Paloma Faith sparks backlash after knocking The Little Mermaid: ‘Wtf is this s**t?’
Paloma Faith has sparked a backlash after she attacked Disney’s new live-action remake of The Little Mermaid, saying it encourages girls to “give up their voice”.
After months of hype surrounding Halle Bailey‘s captivating performance as the flame-haired Ariel and Melissa McCarthy‘s drag-inspired take on the malevolent sea witch Ursula, Disney’s reboot swum to box office victory during its opening weekend, earning rave reviews from the public with its representation.
But not everyone is happy about story’s renaissance. In a now-deleted Instagram story, singer Faith criticised the film after watching it with her daughters.
“Just seen the new Little Mermaid with my kids,” she wrote, “and while I think Halle gives a good performance and it’s great casting, as a mother of girls, I don’t want my kids to think it’s OK to give up your entire voice and your powers, to love a man.
“Wtf is this s**t. Not what I want to be teaching next gen women at all.”
The Little Mermaid follows mythical sea creature Ariel who, fascinated by human life, falls in love with Prince Eric (played by Jonah Hauer-King). To achieve her dreams of living on land, she strikes a deal with the nefarious Ursula, who gives her legs in exchange for her voice.
Alongside the uplifting message of pursuing your dreams in the song “Part of Your World”, the film has specifically updated “Kiss The Girl” and “Poor Unfortunate Souls” to promote consent and female empowerment, while Bailey has spoken about how the new film moves forward from Disney’s original storyline of Ariel pursuing a man’s love.
“I’m really excited for my version of the film because we’ve definitely changed that perspective of just her wanting to leave the ocean for a boy,” she told Edition magazine.
“It’s way bigger than that. It’s about herself, her purpose, her freedom, her life and what she wants.
“As women, we are amazing, we are independent, we are modern, we are everything and beyond, and I’m glad that Disney is updating some of those themes.”
Now, many people are questioning how “Better Than This” singer Faith could be oblivious to the storyline, which has been a part of popular culture for decades.
“Ariel in The Little Mermaid doesn’t give up her voice for a man,” one social media user wrote. “She gives up her voice to be human. Falling in love is one of her human experiences, but it wasn’t the reason. ‘Part of Your World’ is literally about this.”
Some have also argued that this is not the right moment to take issue with the film’s themes, especially during a time when Bailey is fighting bigotry.
Has she not seen the original?

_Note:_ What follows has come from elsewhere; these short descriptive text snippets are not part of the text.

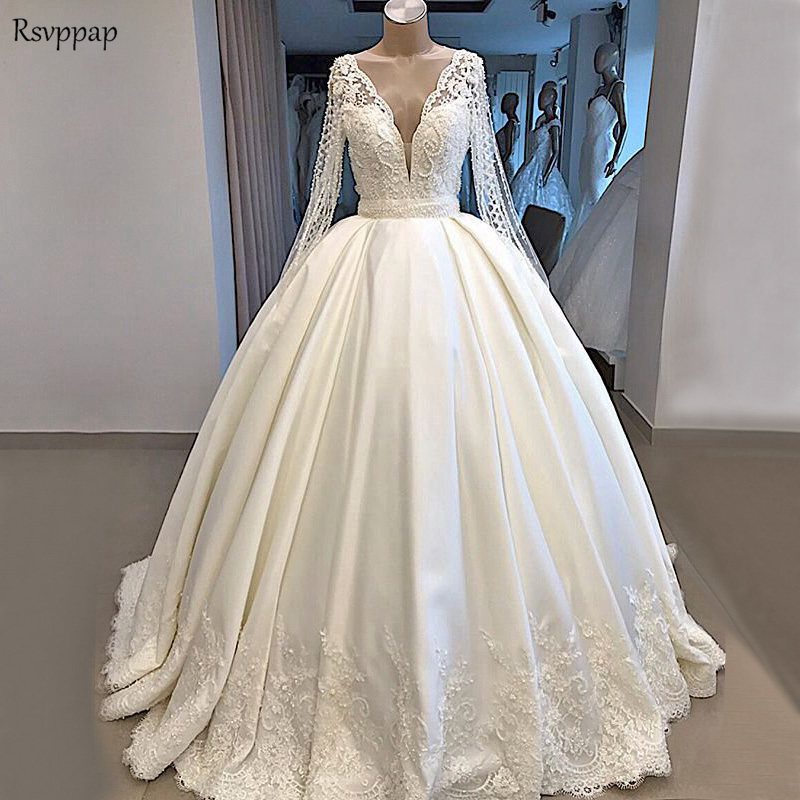 Luxury Wedding Dresses 2020 Sheer Lace Long Sleeve Sexy Nude Back V-neck Heavy Pearls Ball Gown White Satin Bridal Wedding Gowns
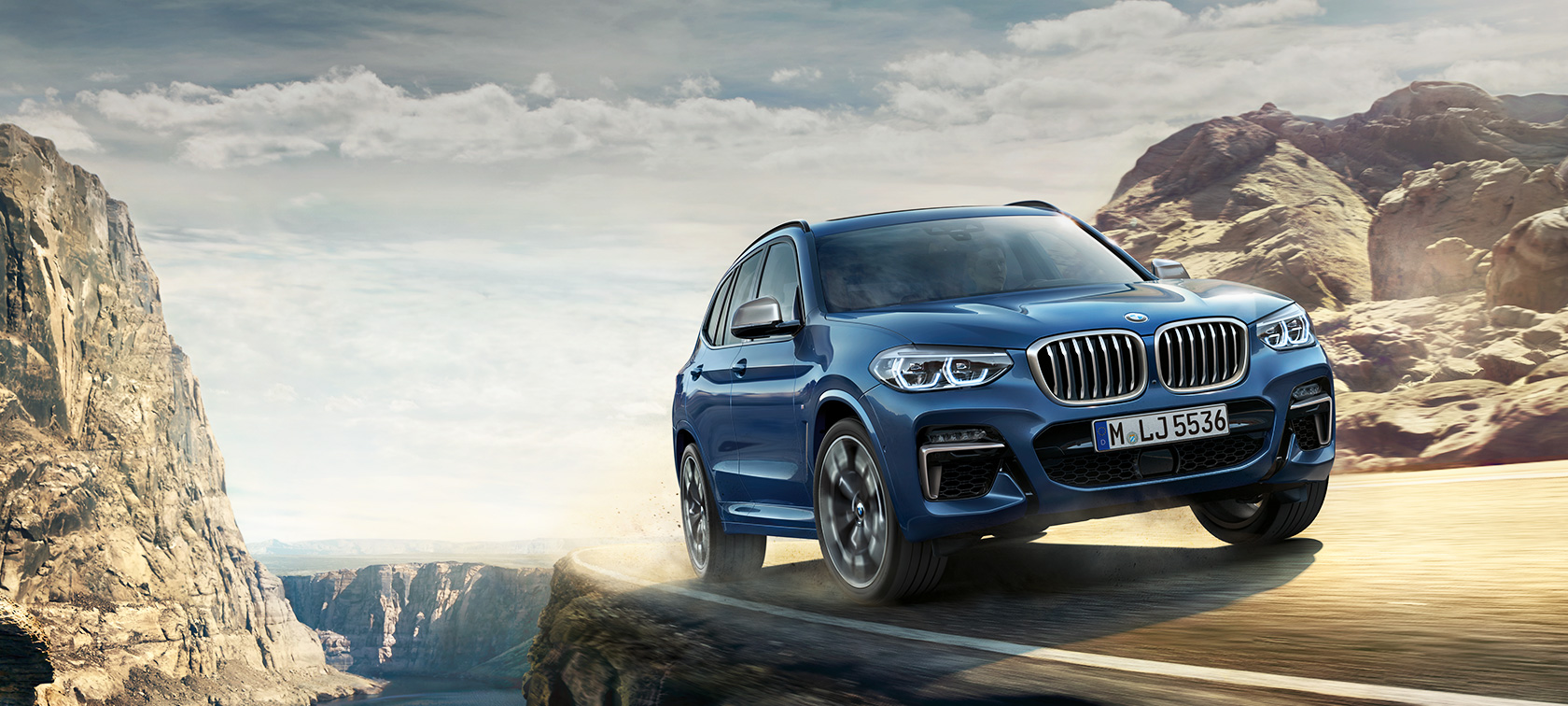 BMW X3 M40i on mountain trail, driving shot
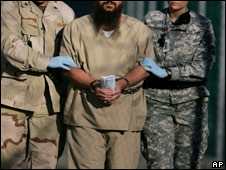 Detainee being escorted by camp guards in 2006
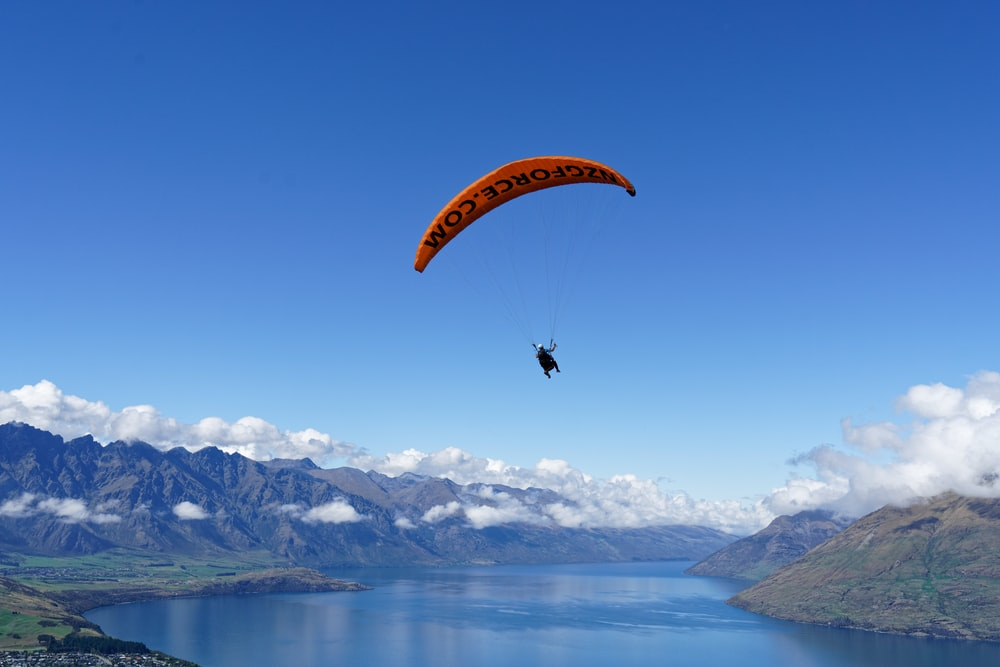 person in parachute over snow covered mountains during daytime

Why would you take your child to a movie without knowing the description esp when the movie was a previously cartoon… it feels like her issue is something else— BIG JEFÉ‼️ (@thekevojefe) May 29, 2023
Idk what she was expecting to see as if that’s not always been the original plot to the Little Mermaid since 1989. oo and if only she knew of the real grimm tale behind the little mermaid from hans christian andersen…— steven ❀ // doja’s favorite 🙂 (@arianaunext) May 29, 2023
The criticism is particularly confusing considering that Ariel, rather than Eric, defeats Ursula in the remake.
it’s even funnier because the animated version is the one where it’s all about a boy, while the live action is much more than a boy— ruben (@FWGRANDEE) May 29, 2023
Ariel’s arc in The Little Mermaid encouraged me to pursue my dreams and ambitions. She was, and remains, a great role model for little girls everywhere.— Calista Toner (@Calista_Toner) May 29, 2023
god forbid, a character makes mistakes and has to learn from them. It’s not like that’s what makes them interesting and engaging in the first place 🙄— HTSA (@HTSA_art) May 30, 2023
Meanwhile, others have located a tweet from 2009 in which Faith expressed her love for the original animated film.
The Pennyworth star is not the first to miss the message of The Little Mermaid. In 2018, Keira Knightley told Ellen DeGeneres she had “banned” her daughter from seeing both this film and Cinderella.
“This is the one that I’m quite annoyed about because I really like the film,” she said at the time. “But Little Mermaid [is banned, too]. I mean, the songs are great, but do not give your voice up for a man.”
However, reflecting on how her character is now a role model, Bailey told Essence magazine: “It feels so amazing to be able to be representation for this new generation, for this big film that we’ve all known and loved for a very long time.
“Ariel has meant the world to me since I was five years old, so getting to reimagine her with the colour of my skin is so beautiful, and I’m just grateful to be in this position.”
The Little Mermaid is in cinemas now.